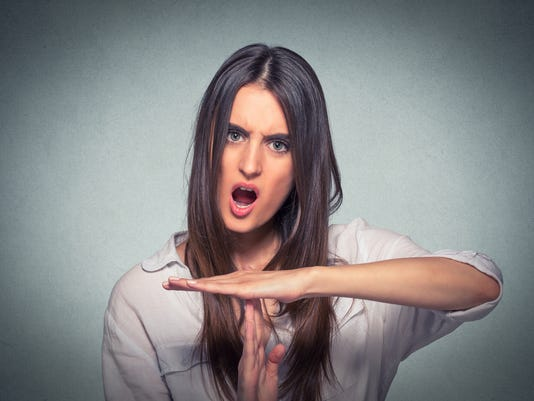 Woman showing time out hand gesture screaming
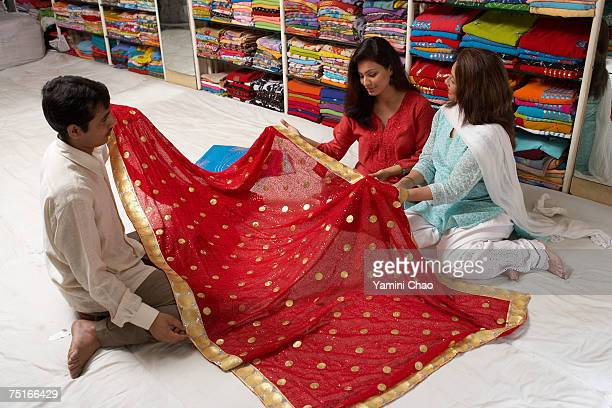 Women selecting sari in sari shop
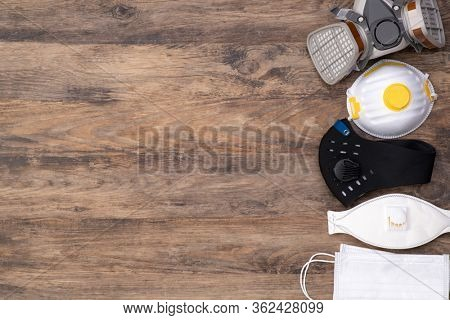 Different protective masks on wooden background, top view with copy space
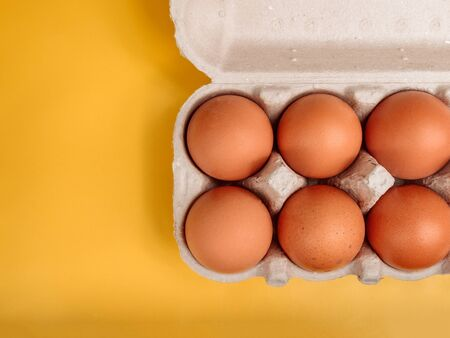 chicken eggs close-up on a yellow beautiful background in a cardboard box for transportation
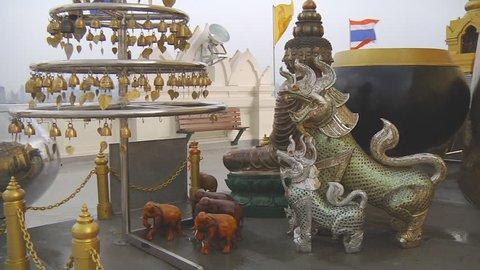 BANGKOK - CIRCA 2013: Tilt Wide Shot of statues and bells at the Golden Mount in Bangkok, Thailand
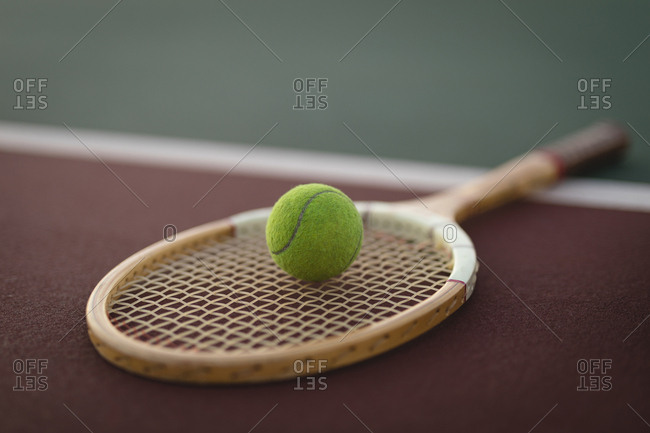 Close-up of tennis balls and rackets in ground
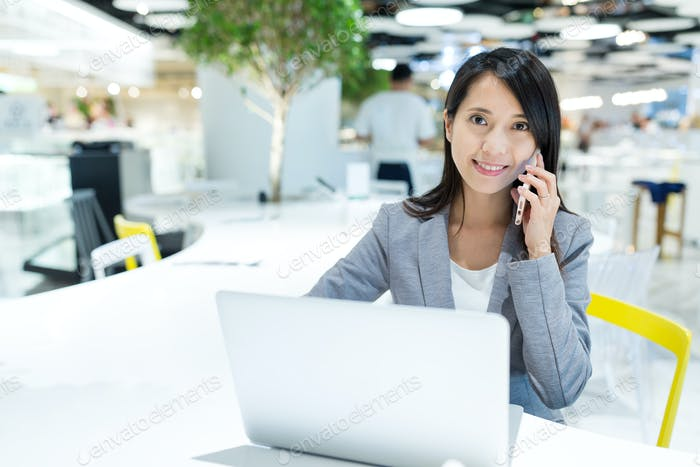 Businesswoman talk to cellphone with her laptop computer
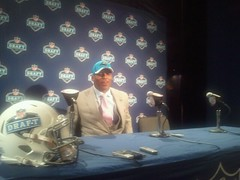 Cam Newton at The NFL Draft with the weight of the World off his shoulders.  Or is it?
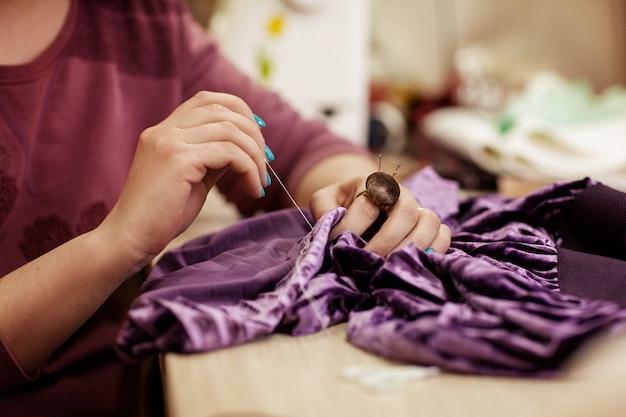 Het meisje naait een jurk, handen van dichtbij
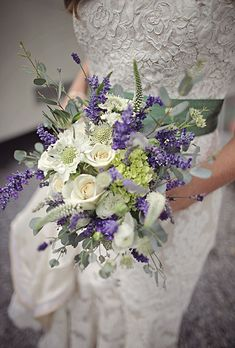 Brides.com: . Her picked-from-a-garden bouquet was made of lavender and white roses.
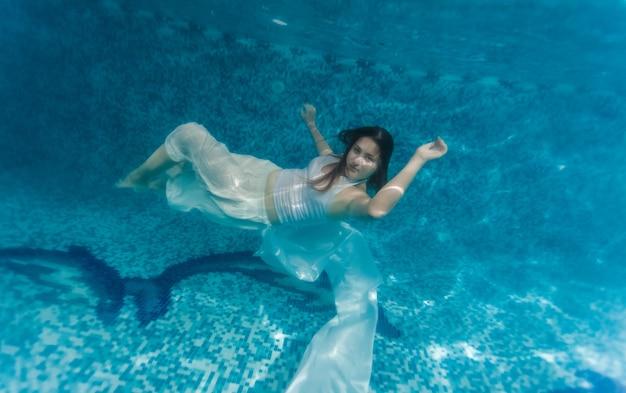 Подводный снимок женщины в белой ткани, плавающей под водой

===

**TASK TO COMPLETE:** For this exercise, output only the lines from the one bearing "Close-up of tennis" to the end of the material above, exactly as written, with pictures left out.

**COMPLETED EXERCISE:**
 Close-up of tennis balls and rackets in ground
 Businesswoman talk to cellphone with her laptop computer
 Cam Newton at The NFL Draft with the weight of the World off his shoulders.  Or is it?
 Het meisje naait een jurk, handen van dichtbij
 Brides.com: . Her picked-from-a-garden bouquet was made of lavender and white roses.
 Подводный снимок женщины в белой ткани, плавающей под водой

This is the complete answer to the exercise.